» REQUIRED TASK A
Answer these questions about the forum post about Cree, one per line:
(i) Which user wrote the post?
(ii) In which material is Cree described as the clear leader in production and manipulation?
(iii) Besides LEDs, what does the post say might make Cree more valuable than LEDs, lighting, and power electronics?
» REQUIRED TASK B
Repeat the forum post about Cree word for word from "The main reason" to "fine for now.".
» REQUIRED TASK C
Pick up the forum post about Cree and SiC right after its last sentence and keep writing it.

Subject:  Graphene Date:  1/23/2013  11:12 PM
Author:  StoppedClock Number:  39730 of 41576

The main reason that I was first attracted to Cree as an investor is that they are the clear leader in production and manipulation of a unique (and difficult) material, SiC. We see some of the potential value of SiC, in LEDs, and as a material for niche electronics applications, which is fine for now.

But since SiC is such an unusual material, there is always the possibility that some new and unexpected SiC application is going to come along, perhaps making Cree more valuable than just LEDs, lighting, and power electronics.

» PROVIDED INFORMATION
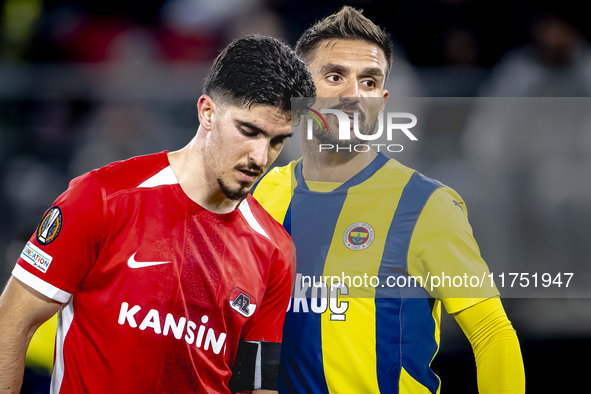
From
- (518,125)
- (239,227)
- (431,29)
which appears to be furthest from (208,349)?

» TASK OUTPUT A
(i) StoppedClock
(ii) SiC
(iii) Some new and unexpected SiC application

» TASK OUTPUT B
The main reason that I was first attracted to Cree as an investor is that they are the clear leader in production and manipulation of a unique (and difficult) material, SiC. We see some of the potential value of SiC, in LEDs, and as a material for niche electronics applications, which is fine for now.

» TASK OUTPUT C
Graphene is another unique material that is showing promise for a wide variety of applications. It also has unique mechanical and electrical qualities. Such as storing data within single molecules:

Interestingly, crystalline SiC is an important component in the major graphene production processes, and graphene grown on SiC has unique properties. From the graphene wiki page:

Another method of obtaining graphene is to heat silicon carbide (SiC) to high temperatures (>1,100 °C) under low pressures (~10-6 torr) to reduce it to graphene. This process produces epitaxial graphene with dimensions dependent upon the size of the SiC substrate (wafer). The face of the SiC used for graphene formation, silicon- or carbon-terminated, highly influences the thickness, mobility and carrier density of the graphene.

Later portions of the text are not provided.